Top of Reading passage
# Hard Drive "Read Disk Error Ctrl-Alt-Del to Restart" on Startup



## konman795 (Oct 23, 2009)

Hi, I have just purchased a Brand new 300GB Velociraptor and I'm having problems getting a consistent startup 

So I loaded Bios defaults and installed windows 7 enterprise x64 and everything works out.  Then I restart and "Read Disk Error Ctrl-Alt-Delete" shows up on a plain black screen and it keeps doing this.  The thing is, this happens only sometimes, I've actually been able to load windows 7 all the way once before to the desktop and ran a chkdsk immediately and everything checked out.  I'm not sure if it has to do with the sata configuration in my bios, I've tried all of them (IDE, AHCI, RAID Ready), and they all end up with the same result.

I didn't have this problem with my 2 74GB Raptors though, shouldn't dealing with one hard drive be easier?!


----------



## Sommer (Oct 24, 2009)

I had the same problem, turned out to be a bad memory stick.

This is what I found on the net, don't remember the site now, but for what's it worth:



> "A disk read error occurred Press Ctrl + Alt + Del to restart"
> 
> This is one of the most frustrating error messages you can ever deal with. Sometimes the fix is simple, sometimes it's a complete pain. Having recently dealt with this again, I thought I'd post my thoughts in the hopes that it helps someone else out there.
> 
> ...


----------
Bottom of Reading passage
● Work task: In the forum thread about the startup read disk error, what did Sommer say turned out to cause the same problem?
Top of Data provided
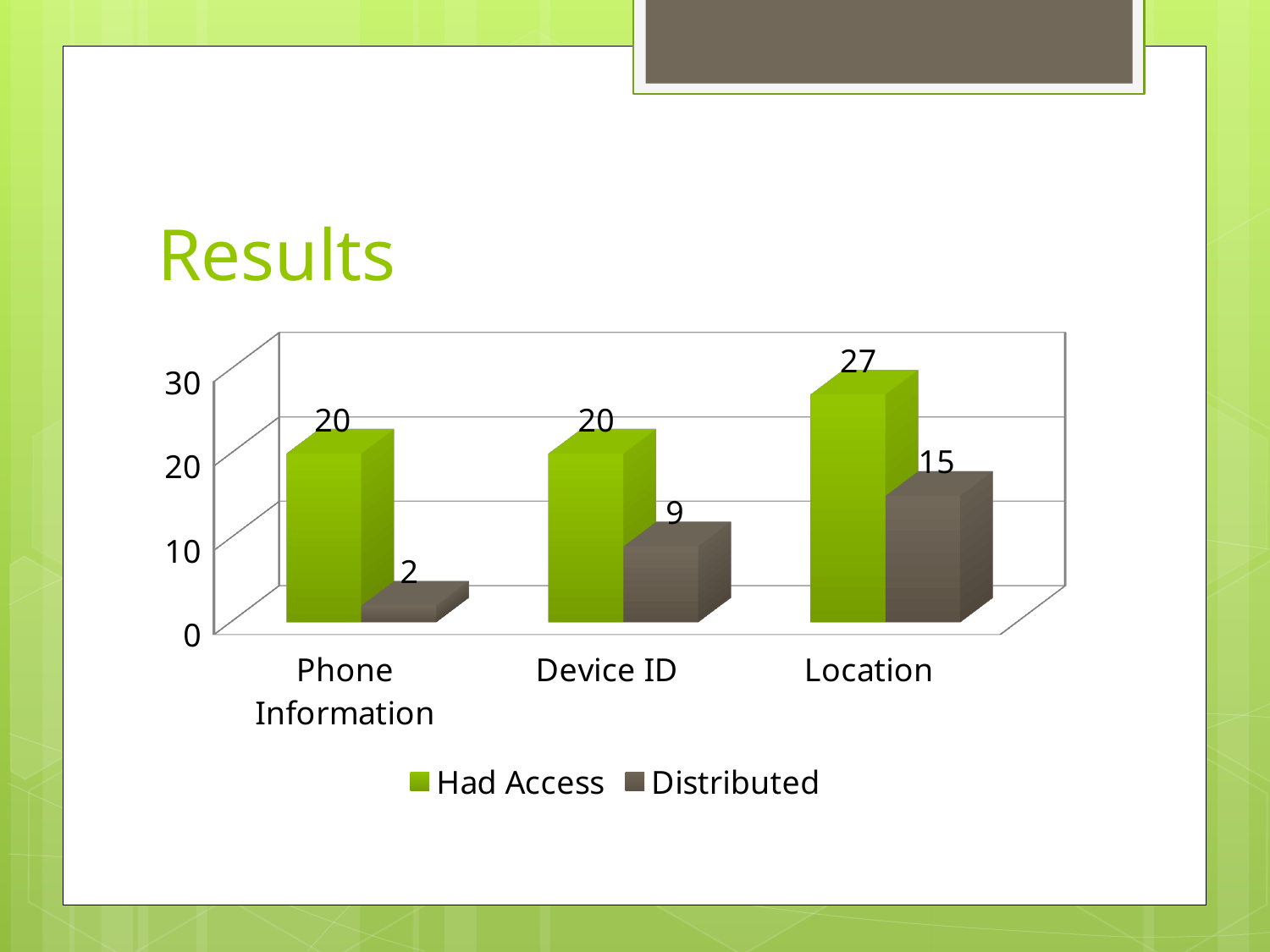
What is the Distributed value for Device ID? 9 How many series does the legend list? 2 Which is larger: the Distributed value for Device ID or the Distributed value for Location? Location What is the Distributed value for Phone Information? 2 What is the Had Access value for Location? 27 Which category has the highest Distributed value? Location What are the two series named in the legend? Had Access and Distributed What kind of chart is shown on the slide? Bar chart Which category has the lowest Distributed value? Phone Information How many categories are shown on the x axis? 3 What is the Had Access value for Device ID? 20 What is the difference between the Had Access and Distributed values for Location? 12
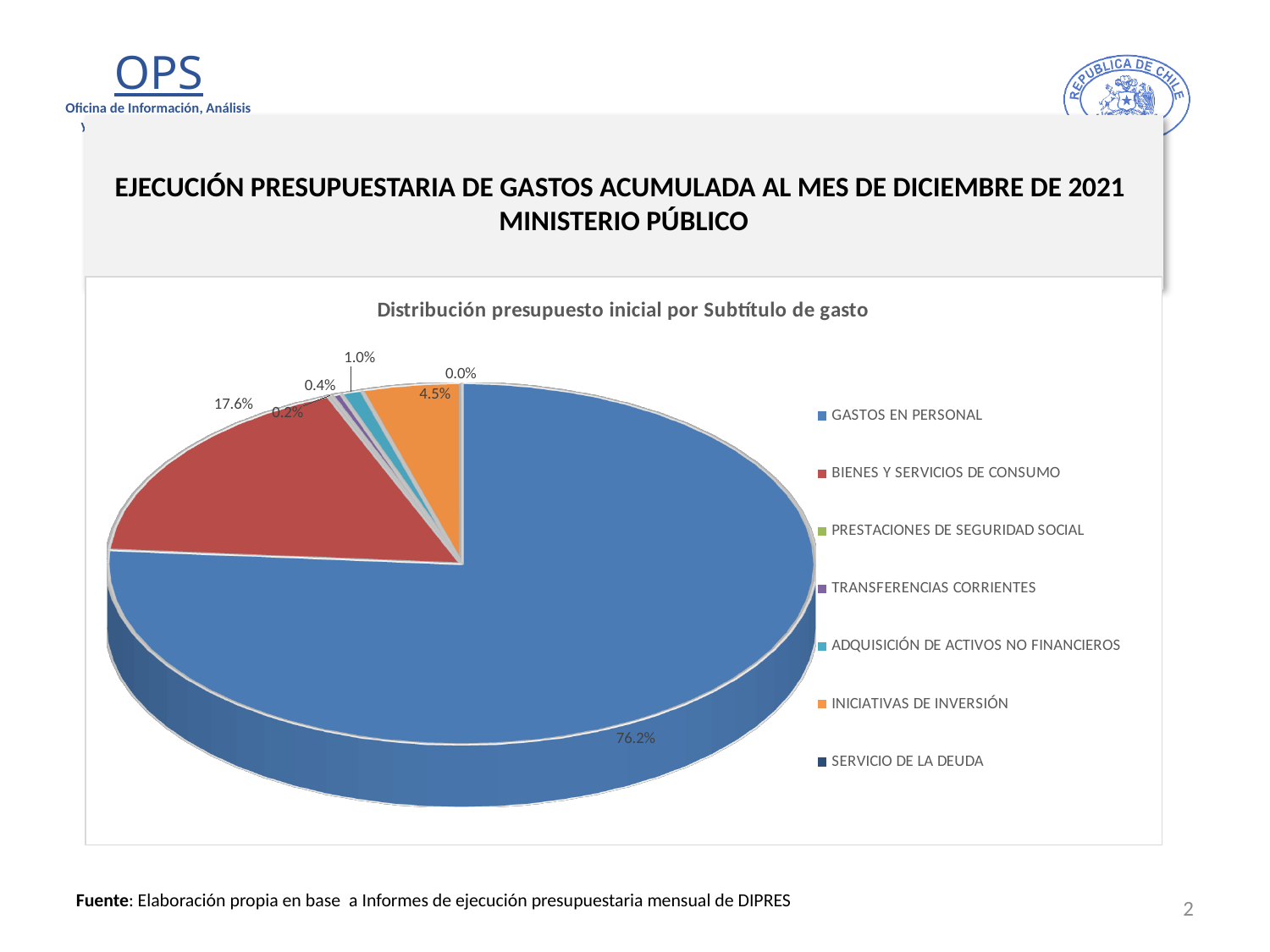
What share of the pie does INICIATIVAS DE INVERSIÓN represent? 4.5% What is the difference in percentage points between GASTOS EN PERSONAL and BIENES Y SERVICIOS DE CONSUMO? 58.6 What share of the pie does GASTOS EN PERSONAL represent? 76.2% What kind of chart is shown on the slide? pie chart Which is larger, the share for INICIATIVAS DE INVERSIÓN or the share for ADQUISICIÓN DE ACTIVOS NO FINANCIEROS? INICIATIVAS DE INVERSIÓN Which category has the largest slice of the pie? GASTOS EN PERSONAL How many categories does the legend of the pie chart list? 7 What share of the pie does SERVICIO DE LA DEUDA represent? 0.0% Which category has the smallest slice of the pie? SERVICIO DE LA DEUDA What is the title of the chart? Distribución presupuesto inicial por Subtítulo de gasto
Bottom of Data provided
● Response: A bad memory stick.